Might such keywords and/or description meta-tags provide any boost?
Posted By: macnerd10 Re: FineTunedMac (Forums?) - 10/31/09 01:55 AM
You are definitely right. However, what is good here, is dynamics! A couple of months ago the same terms could barely find FTM in the first 100; now it is on the 10th-11th place. Hope this change reflects the actual popularity index.
Posted By: tacit Re: FineTunedMac (Forums?) - 10/31/09 06:47 AM
Google, Yahoo, and other major search engines totally disregard keyword META tags and other similar tags, because they're too easy to abuse. (Back when the keyword tag first got invented, porn sites would stuff their pages full of thousands of meta tags in the hopes of turning up on more Google keyword searches.)

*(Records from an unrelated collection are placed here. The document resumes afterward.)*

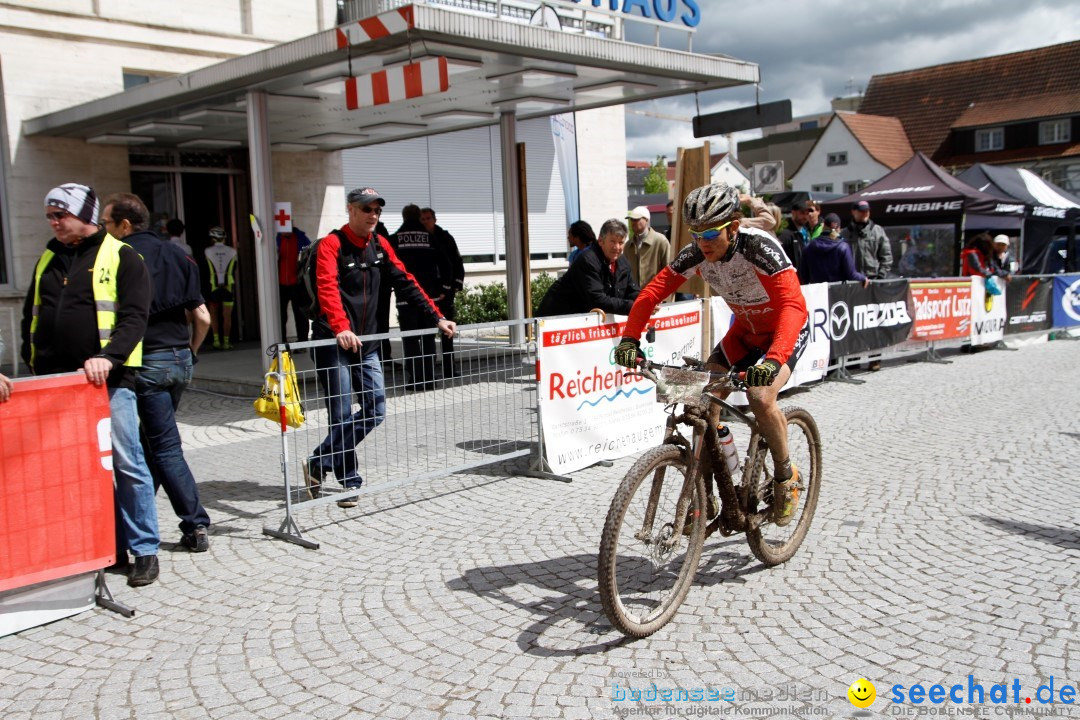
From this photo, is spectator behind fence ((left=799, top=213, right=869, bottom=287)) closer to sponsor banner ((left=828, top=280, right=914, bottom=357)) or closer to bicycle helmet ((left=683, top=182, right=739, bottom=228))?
sponsor banner ((left=828, top=280, right=914, bottom=357))

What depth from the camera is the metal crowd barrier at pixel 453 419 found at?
6512 millimetres

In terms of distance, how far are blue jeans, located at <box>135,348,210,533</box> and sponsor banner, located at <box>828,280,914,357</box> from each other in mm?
7895

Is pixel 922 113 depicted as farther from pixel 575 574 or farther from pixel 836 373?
pixel 575 574

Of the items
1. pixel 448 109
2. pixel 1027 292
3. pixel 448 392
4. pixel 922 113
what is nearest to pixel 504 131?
pixel 448 109

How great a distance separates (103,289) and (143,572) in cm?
148

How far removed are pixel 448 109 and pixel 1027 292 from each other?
396 inches

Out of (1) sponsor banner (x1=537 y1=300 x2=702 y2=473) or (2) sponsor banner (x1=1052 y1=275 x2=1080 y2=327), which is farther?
(2) sponsor banner (x1=1052 y1=275 x2=1080 y2=327)

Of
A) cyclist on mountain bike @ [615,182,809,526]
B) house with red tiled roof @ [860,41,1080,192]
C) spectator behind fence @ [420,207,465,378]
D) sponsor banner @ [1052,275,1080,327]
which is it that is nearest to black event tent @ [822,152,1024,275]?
sponsor banner @ [1052,275,1080,327]

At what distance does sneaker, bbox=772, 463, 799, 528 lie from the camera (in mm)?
4402

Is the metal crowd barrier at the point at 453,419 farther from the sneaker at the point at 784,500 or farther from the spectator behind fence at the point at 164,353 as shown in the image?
the sneaker at the point at 784,500

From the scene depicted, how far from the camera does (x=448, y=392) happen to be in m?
6.61

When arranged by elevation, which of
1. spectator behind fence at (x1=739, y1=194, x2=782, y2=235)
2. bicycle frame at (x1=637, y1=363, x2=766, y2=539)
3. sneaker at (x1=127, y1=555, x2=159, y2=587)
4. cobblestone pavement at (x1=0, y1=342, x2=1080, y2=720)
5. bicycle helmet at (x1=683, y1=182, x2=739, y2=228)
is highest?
spectator behind fence at (x1=739, y1=194, x2=782, y2=235)

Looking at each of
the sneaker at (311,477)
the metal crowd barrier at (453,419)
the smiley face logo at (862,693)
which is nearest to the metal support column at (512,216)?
the metal crowd barrier at (453,419)

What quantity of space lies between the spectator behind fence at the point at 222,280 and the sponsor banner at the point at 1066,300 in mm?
13948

The basic lesson here is that search engines can not rely on any user-generated content to determine page rankings, because someone somewhere will game the system if they do.

These days, META tags are kind of a superstition, a holdover from earlier, more innocent days of the Web. Google will pay limited attention to the Description tag, particularly for ecommerce sites (for example, it will pull product names from a Description tag) but totally disregards keyword tags. Google says the presence or absence of any META tags, including the Description tag, has no effect at all on search engine results or ranking, but only on the snippet of text that's shown when a search has already found the site.